--- start ---

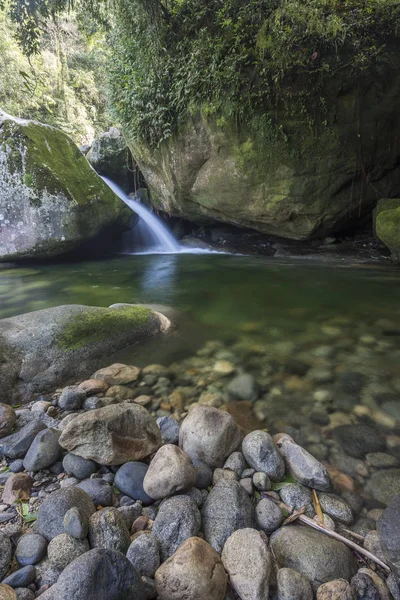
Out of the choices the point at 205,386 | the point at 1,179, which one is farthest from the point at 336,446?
the point at 1,179

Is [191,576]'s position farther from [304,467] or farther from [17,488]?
[17,488]

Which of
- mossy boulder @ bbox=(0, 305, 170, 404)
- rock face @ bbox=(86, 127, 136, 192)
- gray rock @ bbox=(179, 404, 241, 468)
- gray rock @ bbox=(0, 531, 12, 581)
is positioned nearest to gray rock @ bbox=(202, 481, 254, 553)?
gray rock @ bbox=(179, 404, 241, 468)

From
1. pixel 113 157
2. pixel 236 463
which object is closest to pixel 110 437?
pixel 236 463

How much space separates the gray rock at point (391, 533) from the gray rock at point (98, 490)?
124 cm

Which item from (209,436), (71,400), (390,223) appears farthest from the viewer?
(390,223)

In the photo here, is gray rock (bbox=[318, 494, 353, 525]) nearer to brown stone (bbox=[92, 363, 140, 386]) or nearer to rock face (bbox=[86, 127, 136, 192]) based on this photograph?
brown stone (bbox=[92, 363, 140, 386])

--- end ---

**Task statement**
Lay out every line of the entries above as a numbered list, dropping the blank lines and omitting the pictures.

**Output of the task**
1. Out of the choices the point at 205,386 | the point at 1,179, which one is farthest from the point at 336,446?
2. the point at 1,179
3. Is [191,576]'s position farther from [304,467] or farther from [17,488]?
4. [17,488]
5. Which of
6. - mossy boulder @ bbox=(0, 305, 170, 404)
7. - rock face @ bbox=(86, 127, 136, 192)
8. - gray rock @ bbox=(179, 404, 241, 468)
9. - gray rock @ bbox=(0, 531, 12, 581)
10. is positioned nearest to gray rock @ bbox=(202, 481, 254, 553)?
11. gray rock @ bbox=(179, 404, 241, 468)
12. From
13. 1. pixel 113 157
14. 2. pixel 236 463
15. which object is closest to pixel 110 437?
16. pixel 236 463
17. How much space separates the gray rock at point (391, 533) from the gray rock at point (98, 490)?
18. 124 cm
19. Which item from (209,436), (71,400), (390,223) appears farthest from the viewer?
20. (390,223)
21. In the photo here, is gray rock (bbox=[318, 494, 353, 525]) nearer to brown stone (bbox=[92, 363, 140, 386]) or nearer to rock face (bbox=[86, 127, 136, 192]) based on this photograph?
22. brown stone (bbox=[92, 363, 140, 386])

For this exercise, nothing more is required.